## Questions on the material:
a) Summarize the forum comment on Medium in two sentences.
b) In the forum comment on Medium, rewrite the paragraph beginning "Furthermore: I don't read" as a bulleted list that keeps its main points.
c) Resume the forum comment on Medium, continuing on from its final sentence.

## Document passage:

#####

Medium's Evan Williams to Publishers: Your Website Is Toast - phodo
http://www.forbes.com/sites/roberthof/2015/09/09/mediums-evan-williams-to-publishers-your-website-is-toast/
======
WA
_Q: How am I going to make money on Medium?_

 _A: Not right now. We haven’t solved that problem quite yet. [...] Will do
turnkey premium-content option–with a paywall. We’ll also enable advertising._

So what's the benefit of Medium over the website of my newspaper, where the
newspaper has 100% control of the appearance, content, advertisers, additional
revenue streams and so on?

Furthermore: I don't read that many magazines or newspapers. But when I do, I
make the conscious decision to read a specific magazine or newspaper, because
they have a certain opinion on things I'd like to know about. Medium blends
all of this in some uni-branded way and at the end of the day, people don't
care about the publisher/brand anymore.

#####

## Extracted information:

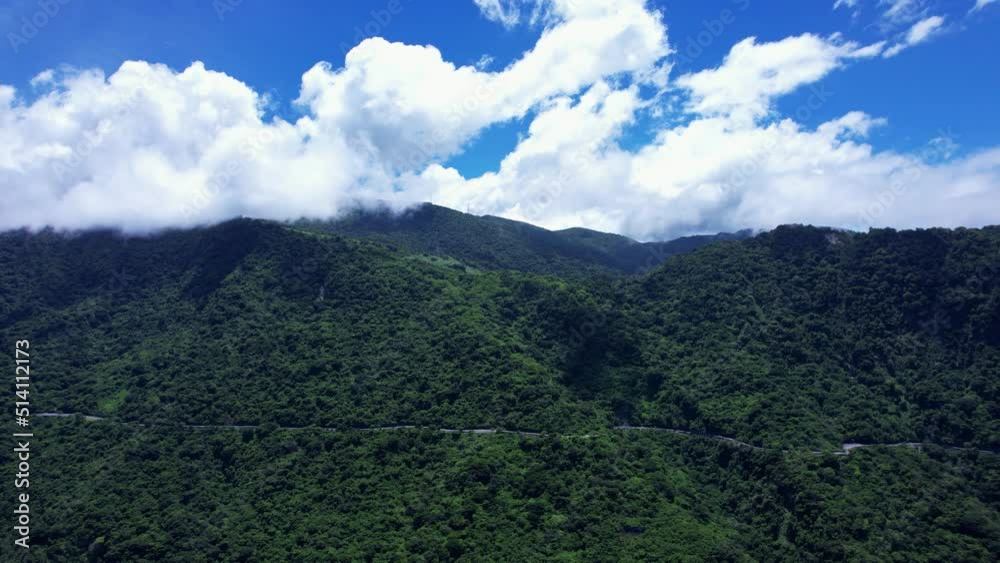 Parallel flight along highway running through dense forest-covered mountain in Eastern Taiwan on a bright day with fluffy white clouds Parallel flight along highway running through dense forest-covered mountain in Eastern Taiwan on a bright day with fluffy white clouds
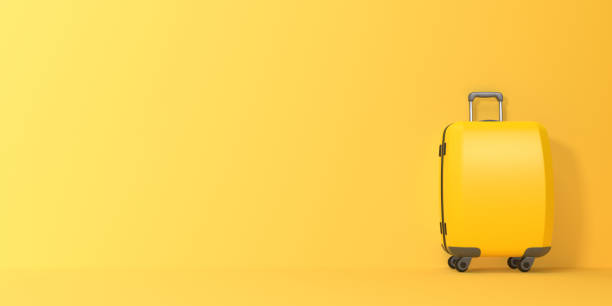 istock Travel suitcase on a yellow background with copy space 1650676281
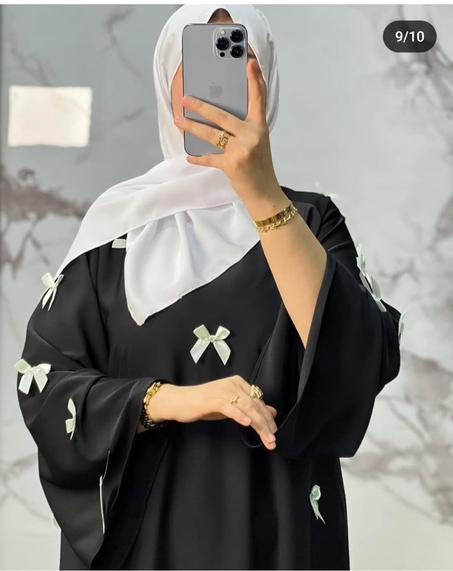 ✨عباية سوداء راقية مزينة بفيونكات أنيقة، تعكس جمال البساطة والفخامة في آنٍ واحد. الحجاب الأبيض يضفي لمسة من النقاء والتناسق، مما يجعل الإطلالة مثالية لكل من تبحث عن الأناقة المحتشمة بأسلوب عص
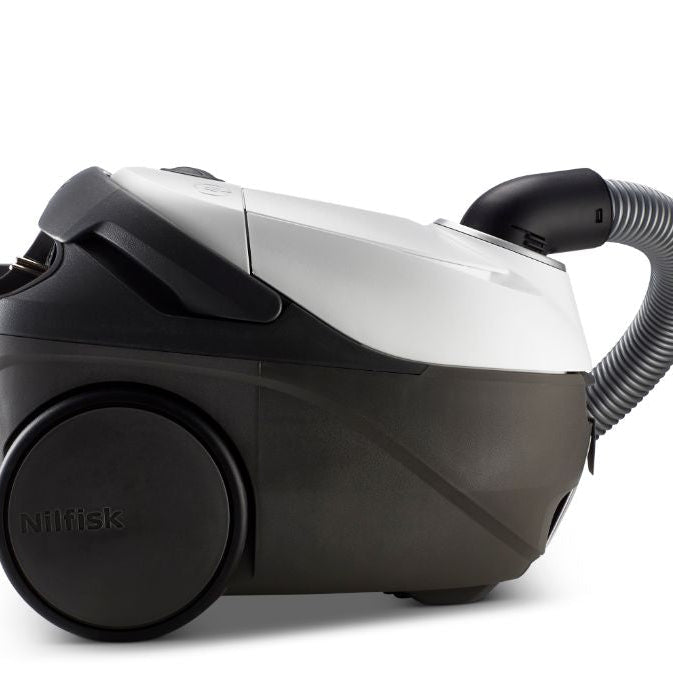 Black and white canister vacuum cleaner by Nilfisk, side view with flexible hose and large rear wheel, sleek plastic design
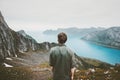 Man adventurer admiring fjord and mountains view Royalty Free Stock Photo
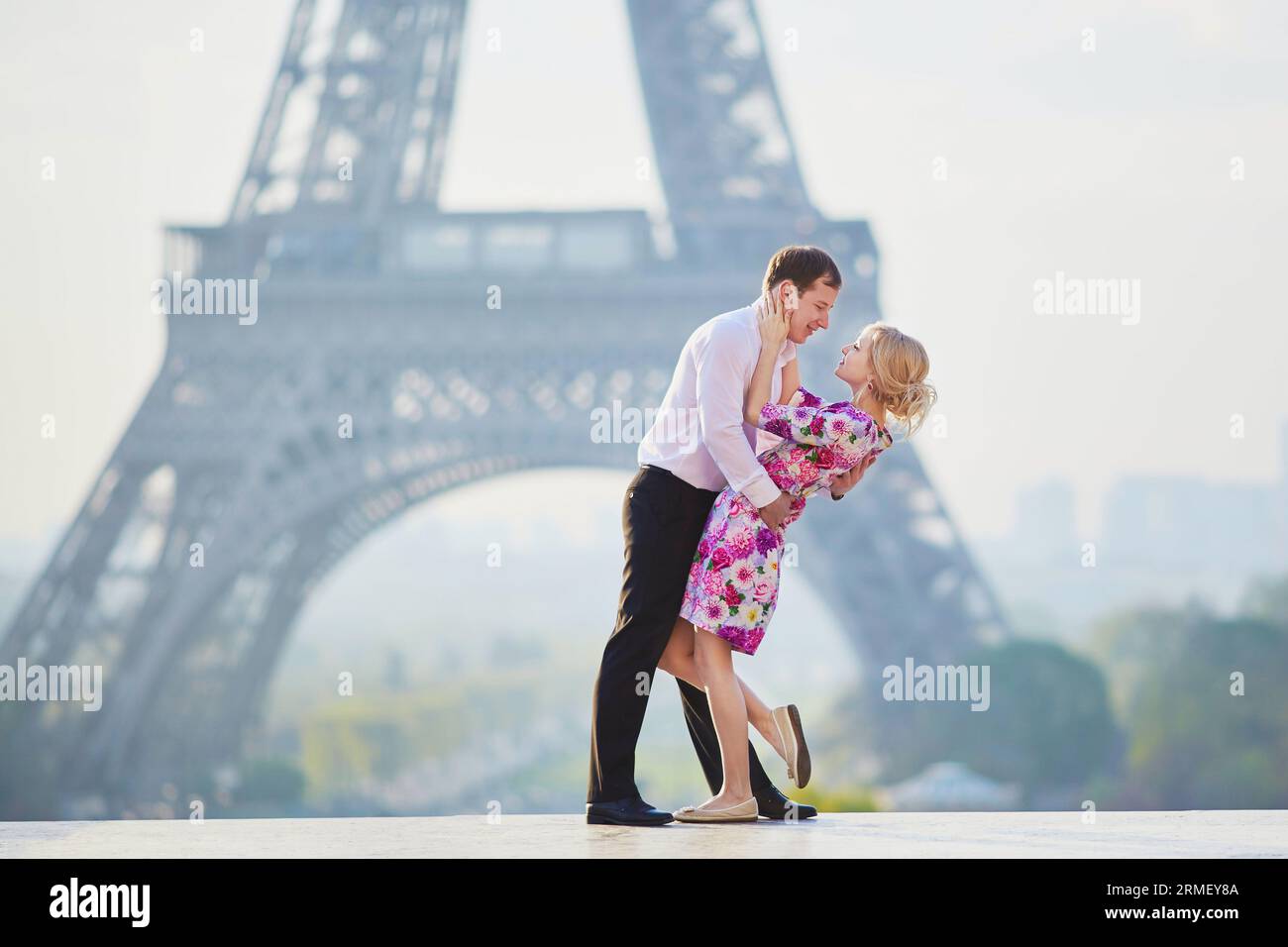Wunderschönes romantisches Paar, das sich vor dem Eiffelturm in Paris, Frankreich, umarmt Stockfoto
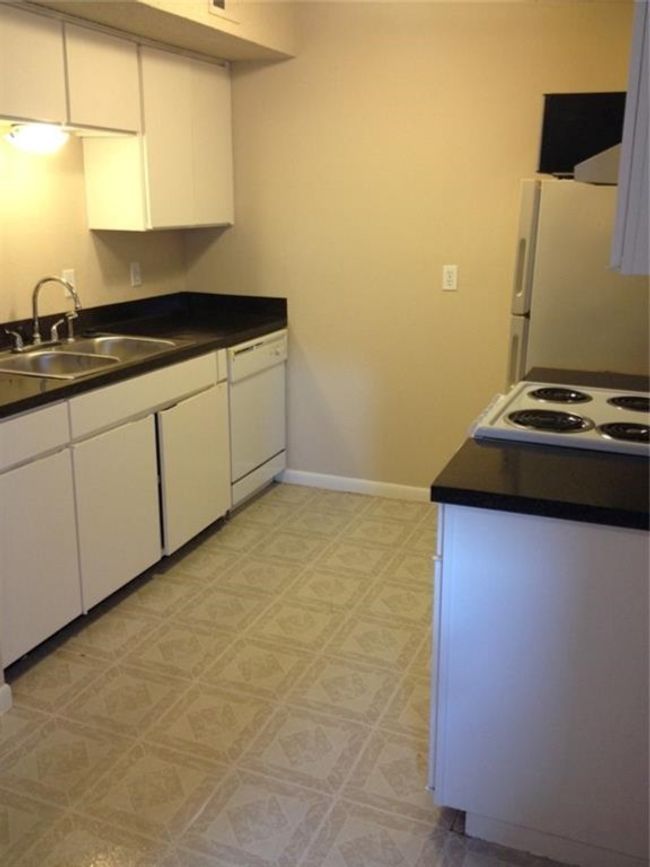 Kitchen featuring white cabinetry, white appliances, dark countertops, and a sink | Image 9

#####

## Responses by item number:
a) The comment quotes an answer saying Medium has not yet solved how writers will make money but will offer a turnkey premium-content option with a paywall and enable advertising. The commenter asks what Medium offers over a newspaper's own website, where the paper has full control of appearance, content, advertisers and revenue, and argues that Medium blends publications into one brand so people no longer care about the publisher.

b)
- The commenter does not read many magazines or newspapers.
- When reading one, the commenter consciously chooses a specific publication because it holds a certain opinion on matters of interest.
- Medium blends all of this together in a uni-branded way.
- In the end, people no longer care about the publisher or brand.

c)
The last time you bought something on eBay or Aamzon Marketplace, do you know
the actual shop's name within the marketplace? Probably not. This is not
desirable for publishers and thus, I don't believe that Medium will be the
future. It's merely an experiment for publishers to play with, to get more
traffic to their own websites (frequently you see the last paragraph stating
"first appeared on wired.com" or whatever).

 _Creating content on Medium is easier than doing your own website. So is
getting readers._

Once the platform is even more crowded, the readers won't come themselves. You
need to actively market your content and then the question is: Why would you
market Medium's platform instead of your own?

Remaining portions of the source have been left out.